El tiempo de minimizar el problema ha terminado. La evidencia es contundente: sin personas sanas que ocupen la judicatura y los órganos auxiliares de la justicia con la motivación necesaria para disminuir la mora judicial, no habrá justicia independiente, y sin justicia independiente no hay democracia.
Seguir postergando decisiones nos expone a un círculo vicioso: más mora, más desgaste, más desconfianza ciudadana y más terreno fértil para discursos populistas y de odio que socavan la institucionalidad.
El burnout judicial no se resuelve con discursos de ocasión. Requiere decisiones valientes: convenios colectivos bien diseñados, reformas legales urgentes y un cambio cultural en la forma en que entendemos la administración de justicia.

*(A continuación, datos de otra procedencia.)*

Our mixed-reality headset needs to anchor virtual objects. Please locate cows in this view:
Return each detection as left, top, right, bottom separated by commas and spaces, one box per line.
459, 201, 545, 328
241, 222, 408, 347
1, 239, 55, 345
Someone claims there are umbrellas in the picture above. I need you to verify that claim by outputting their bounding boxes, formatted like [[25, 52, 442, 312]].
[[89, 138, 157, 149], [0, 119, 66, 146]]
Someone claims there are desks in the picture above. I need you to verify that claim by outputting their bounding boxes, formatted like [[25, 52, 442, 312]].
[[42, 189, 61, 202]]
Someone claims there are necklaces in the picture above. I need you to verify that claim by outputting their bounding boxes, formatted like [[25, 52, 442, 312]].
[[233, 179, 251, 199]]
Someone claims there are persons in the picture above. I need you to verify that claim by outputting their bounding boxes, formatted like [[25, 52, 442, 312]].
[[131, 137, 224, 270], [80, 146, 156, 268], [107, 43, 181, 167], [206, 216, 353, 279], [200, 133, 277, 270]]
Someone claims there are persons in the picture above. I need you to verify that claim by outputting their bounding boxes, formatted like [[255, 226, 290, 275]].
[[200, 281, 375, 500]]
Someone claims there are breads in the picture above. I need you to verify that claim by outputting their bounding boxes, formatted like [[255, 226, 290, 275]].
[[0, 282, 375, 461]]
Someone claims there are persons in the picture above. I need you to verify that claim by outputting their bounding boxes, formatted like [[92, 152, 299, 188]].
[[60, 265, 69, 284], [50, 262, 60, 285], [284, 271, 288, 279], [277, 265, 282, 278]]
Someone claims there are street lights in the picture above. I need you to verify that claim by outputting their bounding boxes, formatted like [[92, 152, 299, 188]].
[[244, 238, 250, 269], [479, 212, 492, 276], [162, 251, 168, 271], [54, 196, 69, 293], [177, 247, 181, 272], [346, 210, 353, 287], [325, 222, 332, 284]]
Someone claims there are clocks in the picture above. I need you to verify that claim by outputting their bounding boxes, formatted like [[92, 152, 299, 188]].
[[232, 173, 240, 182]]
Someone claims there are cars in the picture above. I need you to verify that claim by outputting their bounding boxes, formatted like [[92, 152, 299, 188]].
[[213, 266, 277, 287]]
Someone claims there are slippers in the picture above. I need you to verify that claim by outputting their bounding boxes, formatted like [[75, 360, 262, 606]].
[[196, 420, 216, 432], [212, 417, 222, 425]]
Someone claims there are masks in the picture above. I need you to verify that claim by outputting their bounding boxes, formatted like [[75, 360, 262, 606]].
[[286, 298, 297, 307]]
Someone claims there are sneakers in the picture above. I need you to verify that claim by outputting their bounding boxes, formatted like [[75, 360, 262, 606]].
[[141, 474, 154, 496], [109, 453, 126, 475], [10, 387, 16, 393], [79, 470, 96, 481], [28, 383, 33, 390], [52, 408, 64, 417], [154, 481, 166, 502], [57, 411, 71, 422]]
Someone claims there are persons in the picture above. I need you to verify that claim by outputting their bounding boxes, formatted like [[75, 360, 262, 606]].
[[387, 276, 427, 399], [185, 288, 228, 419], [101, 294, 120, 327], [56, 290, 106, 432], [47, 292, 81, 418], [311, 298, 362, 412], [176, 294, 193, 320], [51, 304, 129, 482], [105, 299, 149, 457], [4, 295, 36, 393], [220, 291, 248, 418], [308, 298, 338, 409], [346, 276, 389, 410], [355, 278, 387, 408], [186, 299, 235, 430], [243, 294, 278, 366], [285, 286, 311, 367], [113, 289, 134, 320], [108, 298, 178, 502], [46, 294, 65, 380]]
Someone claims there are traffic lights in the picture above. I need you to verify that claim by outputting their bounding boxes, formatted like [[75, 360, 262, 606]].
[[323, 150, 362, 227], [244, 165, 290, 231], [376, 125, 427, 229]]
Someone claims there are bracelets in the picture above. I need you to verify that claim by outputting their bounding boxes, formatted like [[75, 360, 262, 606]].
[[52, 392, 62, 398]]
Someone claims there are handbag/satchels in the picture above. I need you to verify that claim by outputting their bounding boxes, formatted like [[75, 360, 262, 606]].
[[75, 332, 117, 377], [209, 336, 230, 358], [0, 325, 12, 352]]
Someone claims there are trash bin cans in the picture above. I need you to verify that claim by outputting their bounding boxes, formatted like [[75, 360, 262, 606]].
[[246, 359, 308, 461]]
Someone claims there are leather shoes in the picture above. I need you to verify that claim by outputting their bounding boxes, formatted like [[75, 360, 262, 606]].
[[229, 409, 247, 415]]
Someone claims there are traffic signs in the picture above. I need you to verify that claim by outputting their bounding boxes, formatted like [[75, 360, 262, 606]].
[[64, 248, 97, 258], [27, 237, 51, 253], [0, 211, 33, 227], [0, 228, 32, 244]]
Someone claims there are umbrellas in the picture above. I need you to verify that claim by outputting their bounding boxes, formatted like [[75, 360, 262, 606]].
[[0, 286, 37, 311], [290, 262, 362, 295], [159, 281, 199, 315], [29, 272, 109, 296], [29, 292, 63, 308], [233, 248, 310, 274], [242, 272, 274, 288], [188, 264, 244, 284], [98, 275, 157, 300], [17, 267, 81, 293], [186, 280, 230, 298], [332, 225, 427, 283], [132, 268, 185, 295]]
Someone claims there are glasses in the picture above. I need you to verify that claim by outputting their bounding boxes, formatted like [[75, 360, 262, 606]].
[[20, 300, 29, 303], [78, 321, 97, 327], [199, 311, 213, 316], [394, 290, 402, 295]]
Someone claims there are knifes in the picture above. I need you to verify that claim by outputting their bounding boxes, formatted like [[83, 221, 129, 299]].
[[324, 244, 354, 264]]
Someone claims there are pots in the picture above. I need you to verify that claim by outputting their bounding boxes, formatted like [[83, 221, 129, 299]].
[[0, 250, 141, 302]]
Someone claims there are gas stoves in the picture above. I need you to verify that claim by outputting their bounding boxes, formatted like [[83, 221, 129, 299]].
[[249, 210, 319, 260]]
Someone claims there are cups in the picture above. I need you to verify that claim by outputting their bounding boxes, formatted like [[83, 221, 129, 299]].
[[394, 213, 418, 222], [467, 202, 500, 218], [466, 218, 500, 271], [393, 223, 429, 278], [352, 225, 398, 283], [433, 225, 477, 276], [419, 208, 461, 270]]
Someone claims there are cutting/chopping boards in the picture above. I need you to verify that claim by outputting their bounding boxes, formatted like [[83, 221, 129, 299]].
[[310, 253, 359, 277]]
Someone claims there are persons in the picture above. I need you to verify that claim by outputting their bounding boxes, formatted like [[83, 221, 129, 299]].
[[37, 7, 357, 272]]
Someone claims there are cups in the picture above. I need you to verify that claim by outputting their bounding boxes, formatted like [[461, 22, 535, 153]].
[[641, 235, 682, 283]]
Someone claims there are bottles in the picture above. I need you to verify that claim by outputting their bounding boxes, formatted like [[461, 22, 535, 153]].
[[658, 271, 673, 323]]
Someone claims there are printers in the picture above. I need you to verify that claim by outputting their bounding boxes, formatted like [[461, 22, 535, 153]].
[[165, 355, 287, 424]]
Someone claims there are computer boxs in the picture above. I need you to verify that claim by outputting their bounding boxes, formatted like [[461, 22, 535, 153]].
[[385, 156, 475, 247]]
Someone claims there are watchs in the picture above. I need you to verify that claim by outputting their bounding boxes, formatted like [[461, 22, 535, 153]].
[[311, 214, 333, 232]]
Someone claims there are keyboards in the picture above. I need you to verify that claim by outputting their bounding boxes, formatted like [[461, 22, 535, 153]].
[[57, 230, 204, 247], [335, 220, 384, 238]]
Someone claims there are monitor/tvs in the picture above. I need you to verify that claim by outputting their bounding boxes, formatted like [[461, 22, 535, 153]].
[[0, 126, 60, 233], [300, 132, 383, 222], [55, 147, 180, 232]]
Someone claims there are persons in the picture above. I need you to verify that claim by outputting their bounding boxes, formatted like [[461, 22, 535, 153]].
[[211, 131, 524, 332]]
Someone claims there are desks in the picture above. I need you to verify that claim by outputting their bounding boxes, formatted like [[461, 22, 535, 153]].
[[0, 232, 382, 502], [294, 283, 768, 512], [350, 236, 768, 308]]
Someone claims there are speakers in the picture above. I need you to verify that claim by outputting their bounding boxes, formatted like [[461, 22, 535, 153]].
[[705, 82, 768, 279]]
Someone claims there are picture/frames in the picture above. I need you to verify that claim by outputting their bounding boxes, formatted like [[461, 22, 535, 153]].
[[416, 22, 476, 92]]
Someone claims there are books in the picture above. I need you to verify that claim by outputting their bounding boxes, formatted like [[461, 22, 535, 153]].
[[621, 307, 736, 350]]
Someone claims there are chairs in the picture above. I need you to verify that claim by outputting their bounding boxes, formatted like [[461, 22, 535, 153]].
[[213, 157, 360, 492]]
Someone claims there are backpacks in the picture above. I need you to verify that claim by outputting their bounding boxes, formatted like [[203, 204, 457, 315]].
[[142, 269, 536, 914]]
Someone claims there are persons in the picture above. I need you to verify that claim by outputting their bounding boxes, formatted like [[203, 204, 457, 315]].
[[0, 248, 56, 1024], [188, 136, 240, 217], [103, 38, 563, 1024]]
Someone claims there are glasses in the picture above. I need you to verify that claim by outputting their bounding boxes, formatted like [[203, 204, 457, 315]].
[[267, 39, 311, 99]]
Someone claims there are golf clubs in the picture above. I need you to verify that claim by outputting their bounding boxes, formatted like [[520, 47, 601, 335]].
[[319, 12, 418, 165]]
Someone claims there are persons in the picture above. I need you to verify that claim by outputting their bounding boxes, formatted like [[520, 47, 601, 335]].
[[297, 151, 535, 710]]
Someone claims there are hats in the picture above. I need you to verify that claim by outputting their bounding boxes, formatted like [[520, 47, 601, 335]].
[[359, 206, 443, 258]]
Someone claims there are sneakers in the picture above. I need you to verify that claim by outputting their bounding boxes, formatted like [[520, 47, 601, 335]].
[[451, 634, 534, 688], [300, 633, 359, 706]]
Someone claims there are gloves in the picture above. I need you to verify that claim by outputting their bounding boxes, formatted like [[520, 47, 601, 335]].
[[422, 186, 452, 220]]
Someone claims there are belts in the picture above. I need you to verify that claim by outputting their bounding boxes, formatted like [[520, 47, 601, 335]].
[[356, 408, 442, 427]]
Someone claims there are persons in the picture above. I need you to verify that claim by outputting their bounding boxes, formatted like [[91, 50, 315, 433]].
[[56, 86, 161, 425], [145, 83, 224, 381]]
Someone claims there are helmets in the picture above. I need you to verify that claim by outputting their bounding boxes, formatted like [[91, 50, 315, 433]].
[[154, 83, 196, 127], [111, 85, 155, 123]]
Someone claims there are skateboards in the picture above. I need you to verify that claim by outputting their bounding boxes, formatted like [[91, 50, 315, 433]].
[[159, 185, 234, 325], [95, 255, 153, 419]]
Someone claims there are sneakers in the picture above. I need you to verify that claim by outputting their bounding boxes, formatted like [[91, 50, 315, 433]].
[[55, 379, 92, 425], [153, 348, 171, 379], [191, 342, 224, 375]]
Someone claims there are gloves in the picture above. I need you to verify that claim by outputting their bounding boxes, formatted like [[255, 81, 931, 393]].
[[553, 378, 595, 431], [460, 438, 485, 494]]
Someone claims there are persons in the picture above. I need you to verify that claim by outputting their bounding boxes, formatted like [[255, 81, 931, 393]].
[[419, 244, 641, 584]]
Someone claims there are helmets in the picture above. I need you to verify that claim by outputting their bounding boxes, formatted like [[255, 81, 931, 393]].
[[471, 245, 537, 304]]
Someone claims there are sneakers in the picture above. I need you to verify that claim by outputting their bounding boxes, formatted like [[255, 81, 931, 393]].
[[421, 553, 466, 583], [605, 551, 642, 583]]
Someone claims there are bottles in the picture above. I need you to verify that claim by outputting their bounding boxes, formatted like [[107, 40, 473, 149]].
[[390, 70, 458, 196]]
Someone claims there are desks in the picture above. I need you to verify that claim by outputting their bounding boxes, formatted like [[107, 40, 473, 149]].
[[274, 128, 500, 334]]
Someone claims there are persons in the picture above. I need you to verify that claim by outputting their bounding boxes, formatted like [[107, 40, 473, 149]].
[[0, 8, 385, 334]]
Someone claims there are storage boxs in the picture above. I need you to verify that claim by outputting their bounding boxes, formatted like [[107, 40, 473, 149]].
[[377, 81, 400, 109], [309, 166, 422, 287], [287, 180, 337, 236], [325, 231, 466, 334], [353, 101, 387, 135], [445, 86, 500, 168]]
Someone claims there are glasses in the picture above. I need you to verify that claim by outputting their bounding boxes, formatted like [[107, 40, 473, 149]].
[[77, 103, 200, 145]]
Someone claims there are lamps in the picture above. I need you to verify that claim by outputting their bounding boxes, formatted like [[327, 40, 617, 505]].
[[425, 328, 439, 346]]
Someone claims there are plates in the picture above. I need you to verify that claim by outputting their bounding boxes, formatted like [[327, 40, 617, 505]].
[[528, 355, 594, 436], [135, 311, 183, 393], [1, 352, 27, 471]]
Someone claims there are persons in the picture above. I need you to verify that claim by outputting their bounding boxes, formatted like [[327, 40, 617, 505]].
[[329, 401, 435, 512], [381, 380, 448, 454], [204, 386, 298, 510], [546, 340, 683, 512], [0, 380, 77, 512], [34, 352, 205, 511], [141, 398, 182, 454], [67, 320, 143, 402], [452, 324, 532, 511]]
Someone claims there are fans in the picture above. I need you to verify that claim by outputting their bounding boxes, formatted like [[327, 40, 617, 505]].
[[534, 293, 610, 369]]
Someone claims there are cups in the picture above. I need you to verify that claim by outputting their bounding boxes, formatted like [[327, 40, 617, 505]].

Cuidar la salud de jueces y juezas y, en general, del personal judicial es, en última instancia, cuidar la democracia y contener la polarización. La pregunta es simple: ¿tendremos la madurez política y la visión de Estado para actuar a tiempo?
En memoria del juez Sergio Quesada y en homenaje al 63% de la población judicial que se ha incapacitado por causas psicológicas
rosaura.chinchilla@gmail.com
Rosaura Chinchilla Calderón es abogada, docente universitaria y jueza en lo penal.